The big fight inside the immigration reform talks right now is, at first glance, a little strange. The AFL-CIO wants temporary foreign workers to be paid significantly more than their average native-born counterparts. The Chamber of Commerce wants to be able to pay them less. Why?

A worker laboring at a romaine lettuce farm outside San Luis, Arizona. (REUTERS/Eric Thayer)
A worker laboring at a romaine lettuce farm outside San Luis, Ariz. (REUTERS/Eric Thayer)

The dispute is over whether businesses should have to pay a premium to hire foreign workers through a newly created guest-worker program and, if so, what that premium should be.
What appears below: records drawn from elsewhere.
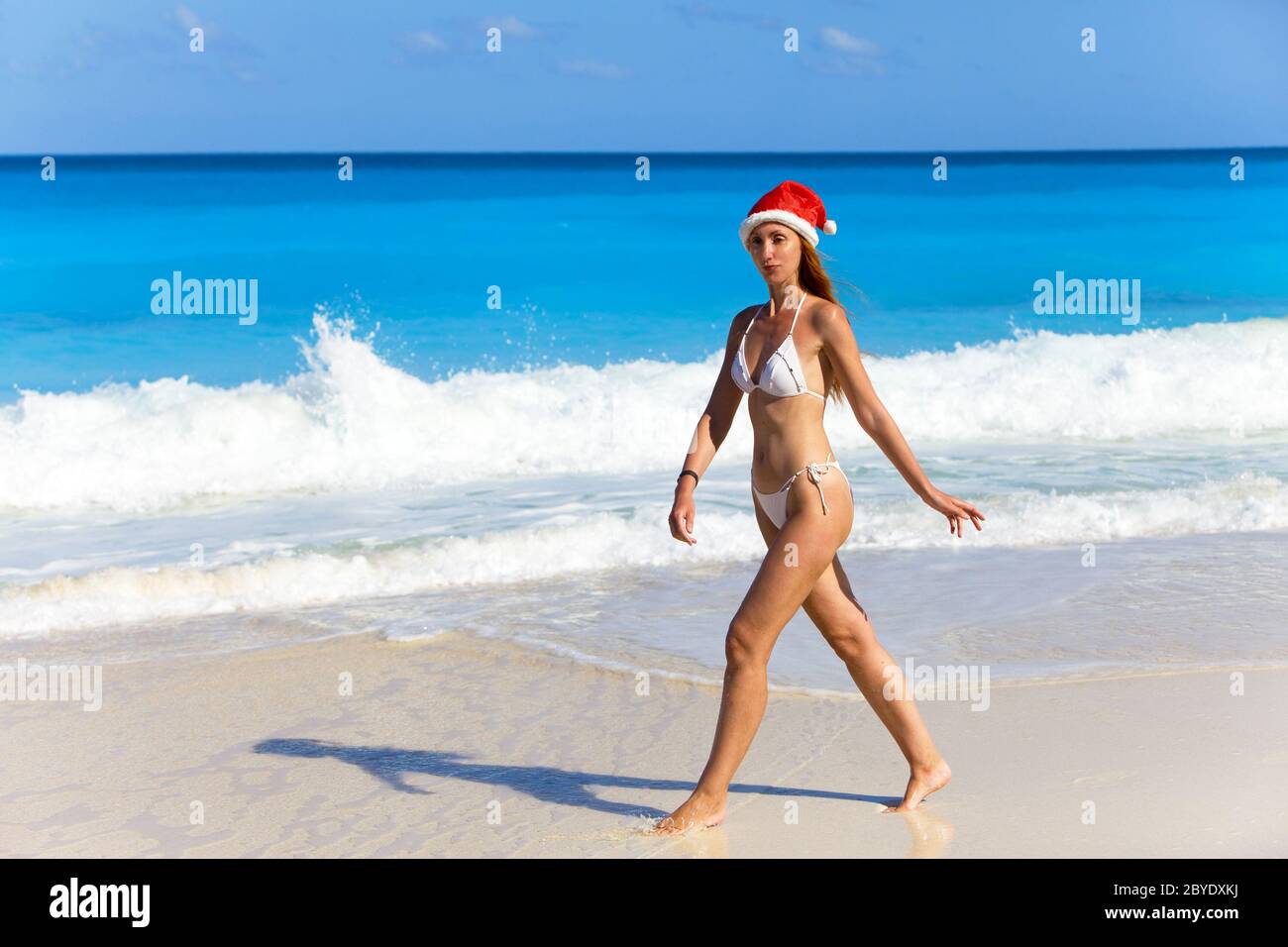 Frau in das neue Jahr Kappe Spaziergänge am Strand Stockfoto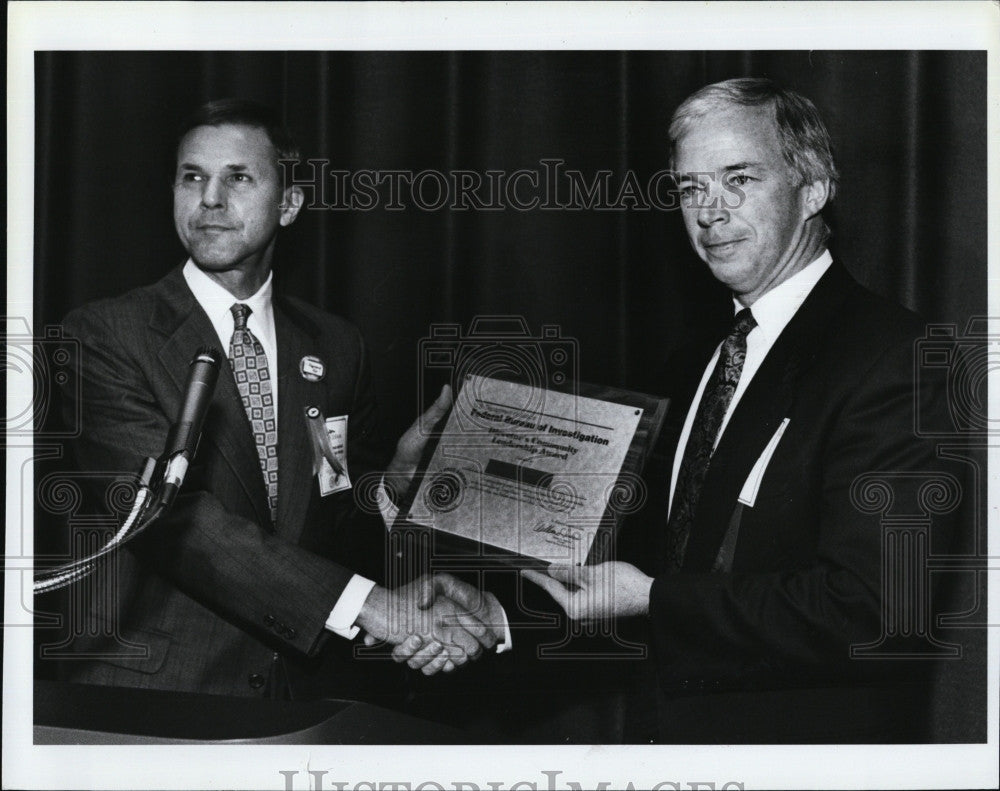 1990 Press Photo Pat Purcell honored at DEA Awards with Jim Hughes - Historic Images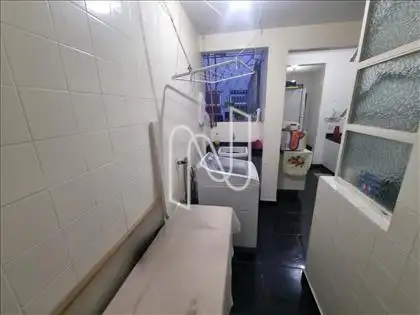 Área de Serviços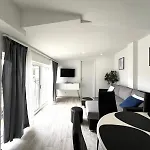 Апартаменти Azzurro Mare Пула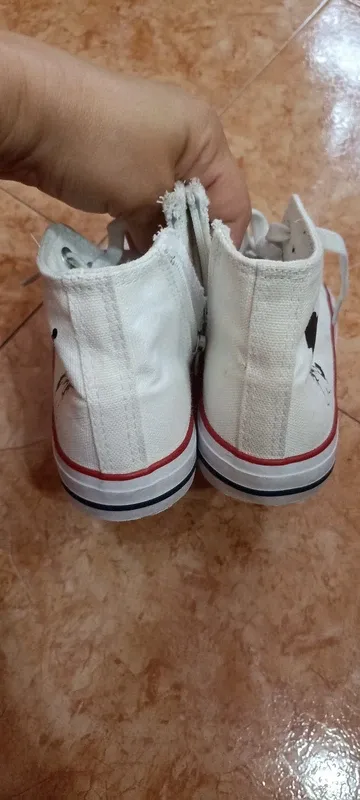 Zapatillas Blancas Kuromi Talla 34
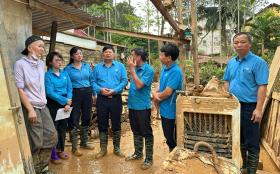 Liên đoàn Lao động tỉnh Yên Bái chung tay khắc phục hậu quả cơn bão số 3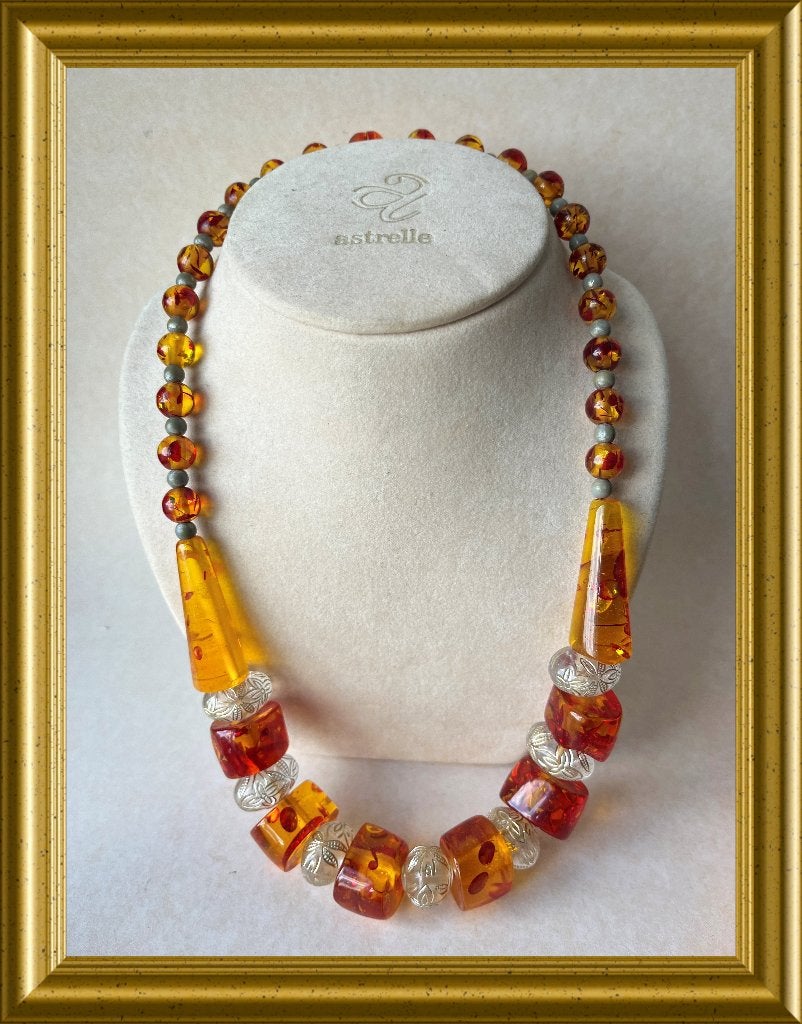 Vintage ketting: lucite / barnsteen?, Sieraden, Tassen en Uiterlijk, Ophalen of Verzenden, Overige materialen, Ketting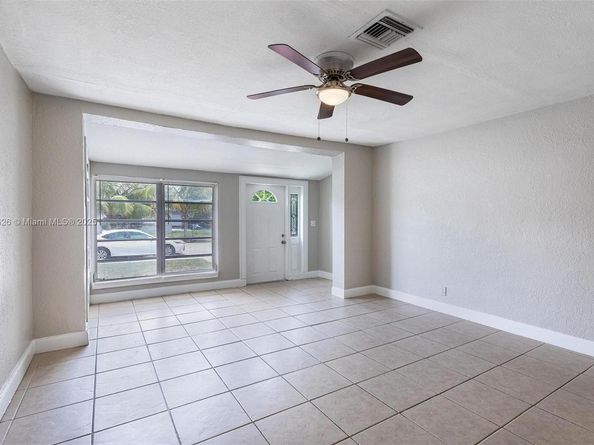 5456 NW 1st Ave, Oakland Park FL 33309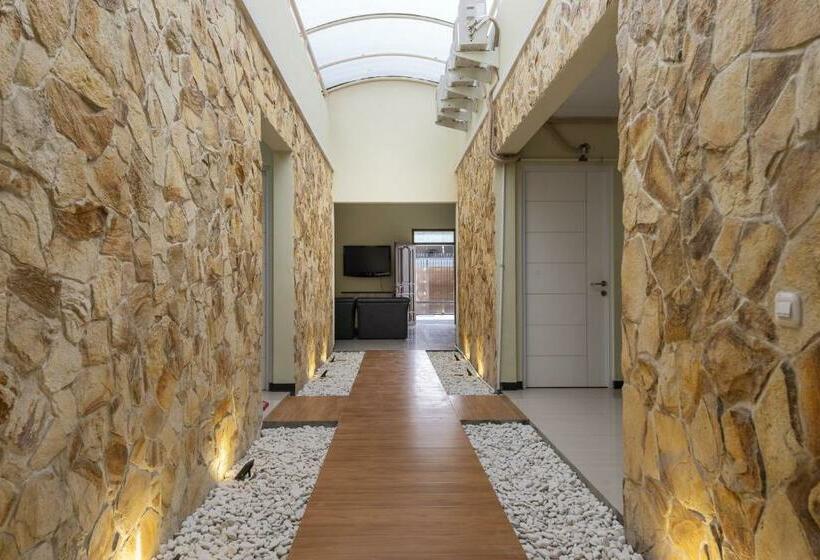 标准单人间共用浴室, Koolkost Near Rsal Surabaya Minimun Stay 3 Nights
Business wants to be able to pay foreign workers the same as native-born workers, with the federal miniMum wage as a floor, reports the LA Times.

Union officials, by contrast, have proposed a tiered system that would ask employers to pay anywhere between 20 percent and 70 percent more to hire foreign workers, which includes both wage hikes and fees, TPM reports. "Bringing in workers below median by definition lowers median wages for everyone," says Jeff Hauser, an AFL-CIO spokesman who argues that the higher wages will benefit both native- and foreign-born workers. "The greatest problem with the economy for more than a generation has been declining rather than raising wages."

At the heart of the issue is a seemingly simple calculation: Mandating that foreign workers get higher wages means fewer foreign workers will get hired. But if wages for foreign workers are prohibitively high, it could lead employers to decide against hiring anyone new because of the costs or it could prompt businesses to hire unauthorized immigrants instead.

But part of the problem here is that setting any kind of comparison between native-born workers and foreign workers is difficult. "There isn't a single analytical obvious approach on which everyone can agree," says Madeleine Sumption, a senior policy analyst at the Migration Policy Institute.

Even if you just wanted to pay foreign workers the same as their native-born counterparts, there isn't a clear universal yardstick to use. "Should you use the median or the mean?" asks Sumption, pointing out that the mean is generally higher. Should employers pay foreign workers according to a national baseline for a given occupation, or a local one? What if they work in multiple geographic locations? And should employers be able to scale wages for foreign workers based on experience?

Such questions haven't even been completely resolved inside existing temporary worker programs. The Department of Labor, for instance, has finalized a rule prohibiting employers from paying lower wages because of less work experience under the H2-B visa program (seasonal workers in agriculture, hotels, et al), explains Sumption. The argument is that it's difficult for employers (or employees) to verify the length of work experience, making it easier for businesses to underpay foreign workers. However, Congress has held back funding for enforcing this new regulation, so businesses haven't borne the brunt of complying with it.

In practice, independent policy experts like Sumption believe that a simpler, flatter system for determining foreign workers' wages is more workable than a complex system with a ton of variation. "There's not a policy consensus on this, but the more granular you try to make the wage, the more inaccurate it tends to be," she says, explaining that it's hard to get large quantities of data needed to scale wages based on location, experience, and so forth.